The final model was trained and optimized to run efficiently on a high-performance NVIDIA A100 GPU.
This project uses the HAIEnd 23.05 dataset, which is publicly available from the official HAI repository. This dataset is unique because it provides not only time-series data from sensors but also the internal control logic and physical connection diagrams of the system.
- Source: Official HAI GitHub Repository
The core of this project is to treat the Industrial Control System (ICS) as a graph and use a Graph Neural Network to learn its normal operational behavior.
A key challenge with the dataset was that the initial graph, derived only from the control logic files, was very sparse (had few connections). This limits a GNN's ability to learn system-wide dependencies. To solve this, we created an enriched graph:
- Logical Connections: The initial graph was built by parsing the control logic diagrams (dcs_*.png) and the merged JSON file to map the flow of information between internal control blocks.

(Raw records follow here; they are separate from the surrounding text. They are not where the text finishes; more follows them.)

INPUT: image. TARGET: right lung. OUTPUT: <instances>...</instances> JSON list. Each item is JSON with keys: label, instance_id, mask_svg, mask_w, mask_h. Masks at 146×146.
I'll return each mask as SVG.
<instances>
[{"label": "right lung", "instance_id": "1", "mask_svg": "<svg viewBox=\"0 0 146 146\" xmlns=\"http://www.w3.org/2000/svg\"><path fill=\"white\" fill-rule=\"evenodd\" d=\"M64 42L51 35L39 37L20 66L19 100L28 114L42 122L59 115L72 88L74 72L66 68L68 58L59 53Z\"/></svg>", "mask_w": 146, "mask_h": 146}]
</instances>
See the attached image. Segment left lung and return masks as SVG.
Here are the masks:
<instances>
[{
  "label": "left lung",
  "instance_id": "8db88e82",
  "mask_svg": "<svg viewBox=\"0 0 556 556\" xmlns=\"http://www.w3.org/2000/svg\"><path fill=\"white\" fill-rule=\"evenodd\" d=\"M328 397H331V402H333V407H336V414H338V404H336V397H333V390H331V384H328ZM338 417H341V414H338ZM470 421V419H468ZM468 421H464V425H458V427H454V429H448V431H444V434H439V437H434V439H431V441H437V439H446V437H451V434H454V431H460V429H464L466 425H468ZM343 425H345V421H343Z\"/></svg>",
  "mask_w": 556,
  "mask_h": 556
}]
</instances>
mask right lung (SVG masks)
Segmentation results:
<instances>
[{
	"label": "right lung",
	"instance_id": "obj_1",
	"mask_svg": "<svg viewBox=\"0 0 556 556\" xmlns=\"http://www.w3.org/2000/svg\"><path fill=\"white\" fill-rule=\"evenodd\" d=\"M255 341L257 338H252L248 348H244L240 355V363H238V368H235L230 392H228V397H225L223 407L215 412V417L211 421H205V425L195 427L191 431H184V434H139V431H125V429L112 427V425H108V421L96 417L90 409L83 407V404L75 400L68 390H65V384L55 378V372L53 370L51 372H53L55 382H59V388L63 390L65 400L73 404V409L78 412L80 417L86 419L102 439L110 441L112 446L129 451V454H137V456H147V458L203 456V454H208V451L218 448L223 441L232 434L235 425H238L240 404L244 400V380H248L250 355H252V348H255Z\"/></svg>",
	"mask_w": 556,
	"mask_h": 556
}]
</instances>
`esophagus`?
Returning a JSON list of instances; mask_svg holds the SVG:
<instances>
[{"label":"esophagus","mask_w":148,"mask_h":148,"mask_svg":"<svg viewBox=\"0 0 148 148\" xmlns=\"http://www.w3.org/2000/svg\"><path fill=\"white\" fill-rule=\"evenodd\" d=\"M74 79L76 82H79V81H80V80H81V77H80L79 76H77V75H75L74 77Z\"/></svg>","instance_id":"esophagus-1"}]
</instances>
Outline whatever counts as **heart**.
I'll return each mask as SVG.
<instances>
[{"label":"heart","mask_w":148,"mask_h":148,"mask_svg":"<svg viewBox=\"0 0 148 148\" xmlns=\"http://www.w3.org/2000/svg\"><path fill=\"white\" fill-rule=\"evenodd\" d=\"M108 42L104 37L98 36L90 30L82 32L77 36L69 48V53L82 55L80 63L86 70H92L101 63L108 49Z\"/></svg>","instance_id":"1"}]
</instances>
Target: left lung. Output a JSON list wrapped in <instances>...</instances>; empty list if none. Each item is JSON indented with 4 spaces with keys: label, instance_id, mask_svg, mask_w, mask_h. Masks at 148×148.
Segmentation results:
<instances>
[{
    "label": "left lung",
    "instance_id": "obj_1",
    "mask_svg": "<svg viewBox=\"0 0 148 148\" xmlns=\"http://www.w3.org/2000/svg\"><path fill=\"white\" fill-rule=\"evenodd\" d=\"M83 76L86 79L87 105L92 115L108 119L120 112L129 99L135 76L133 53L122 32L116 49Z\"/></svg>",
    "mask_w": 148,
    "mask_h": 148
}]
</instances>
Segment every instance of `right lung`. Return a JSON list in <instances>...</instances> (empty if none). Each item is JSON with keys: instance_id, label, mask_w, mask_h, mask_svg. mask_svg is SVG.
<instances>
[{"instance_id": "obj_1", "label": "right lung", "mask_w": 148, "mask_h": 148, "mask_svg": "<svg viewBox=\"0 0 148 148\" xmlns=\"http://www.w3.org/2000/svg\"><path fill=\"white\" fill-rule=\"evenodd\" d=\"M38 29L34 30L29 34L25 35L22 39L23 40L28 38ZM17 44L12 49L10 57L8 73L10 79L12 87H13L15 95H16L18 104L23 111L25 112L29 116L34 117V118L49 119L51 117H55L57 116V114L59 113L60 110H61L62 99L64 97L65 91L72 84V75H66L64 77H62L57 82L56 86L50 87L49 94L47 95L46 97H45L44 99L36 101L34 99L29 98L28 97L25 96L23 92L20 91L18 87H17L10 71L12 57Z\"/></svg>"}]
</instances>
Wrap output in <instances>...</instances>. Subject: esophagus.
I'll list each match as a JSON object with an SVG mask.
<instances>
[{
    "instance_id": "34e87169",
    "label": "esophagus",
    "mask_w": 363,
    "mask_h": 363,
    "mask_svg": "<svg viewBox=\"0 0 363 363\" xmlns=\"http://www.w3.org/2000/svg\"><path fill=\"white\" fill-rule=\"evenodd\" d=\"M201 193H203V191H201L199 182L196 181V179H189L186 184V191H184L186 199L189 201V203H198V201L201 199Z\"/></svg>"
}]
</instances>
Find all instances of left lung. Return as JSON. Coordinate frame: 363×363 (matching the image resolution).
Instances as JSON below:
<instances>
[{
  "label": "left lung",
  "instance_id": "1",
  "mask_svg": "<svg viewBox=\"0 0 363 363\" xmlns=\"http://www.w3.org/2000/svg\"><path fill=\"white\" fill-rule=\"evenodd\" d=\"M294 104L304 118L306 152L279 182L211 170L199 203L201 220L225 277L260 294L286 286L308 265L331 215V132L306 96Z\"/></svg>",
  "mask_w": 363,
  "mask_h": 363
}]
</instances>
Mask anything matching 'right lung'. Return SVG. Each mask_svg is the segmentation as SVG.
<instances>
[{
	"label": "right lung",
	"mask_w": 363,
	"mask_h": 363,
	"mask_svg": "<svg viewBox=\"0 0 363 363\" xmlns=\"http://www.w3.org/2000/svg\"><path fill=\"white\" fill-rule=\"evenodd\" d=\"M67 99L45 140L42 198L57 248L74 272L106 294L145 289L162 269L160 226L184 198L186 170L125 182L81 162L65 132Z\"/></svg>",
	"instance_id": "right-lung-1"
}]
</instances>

- Physical Connections: Crucially, we added new edges to the graph based on the physical connections between components, as shown in the phy_boiler.png diagram. This included linking components based on the physical flow of water and heat (e.g., connecting a pump's data point to the pressure sensor of the component it feeds).
- Name Mapping: A robust name-mapping logic was developed to link the conceptual node IDs in the graph diagrams (e.g., PIT01) to their corresponding data column names in the CSV files (e.g., DM-PIT01).
- A Graph Autoencoder (GAE) with Graph Convolutional Network (GCN) layers was implemented using PyTorch and PyTorch Geometric.
- The model is unsupervised, meaning it learns the system's normal behavior without needing to see attack examples during training.
- Encoder: Two GCN layers process the graph structure and node features (time-series sequences) to create a compressed, low-dimensional latent representation of the entire system's state.
- Decoder: A simple Multi-Layer Perceptron (MLP) reconstructs the original node features from the latent representation.
- The model is trained exclusively on normal operational data. Its goal is to learn to reconstruct the system's normal state with the lowest possible error.
- An attack is detected when the model is given new data and the reconstruction error (Mean Squared Error between the input and the reconstructed output) exceeds a statistically determined threshold.
- The threshold was tuned by calculating mean(errors) + 3 * std(errors) on the training data to find an optimal balance between precision (avoiding false alarms) and recall (finding all attacks).
The final script was optimized for maximum performance on a powerful A100 GPU:
- Tensor Cores (TF32): Enabled for faster matrix calculations.
- Large Batch Size: Increased to 10000 to maximize parallelism and GPU utilization.
- Optimized Data Loading: Used num_workers and pin_memory in the DataLoader to prevent data-loading bottlenecks.
- Vectorized Model: The model's forward pass was rewritten to process entire batches in a single, highly parallel operation, eliminating slow Python loops.
-
Prerequisites: Install the necessary libraries:
pip install torch torch_geometric pandas scikit-learn matplotlib joblib -
Dataset:
- Clone the official HAI repository: git clone https://github.com/icsdataset/hai.git
- Create a dataset folder in this project's root directory.
- Move the haiend-23.05 and graph subdirectories from the cloned HAI repo into your dataset folder.
-
Run: Execute the final Python script (your_script_name.py). The script will handle data loading, training, evaluation, and will save the final model, performance report, and plots in the output directory.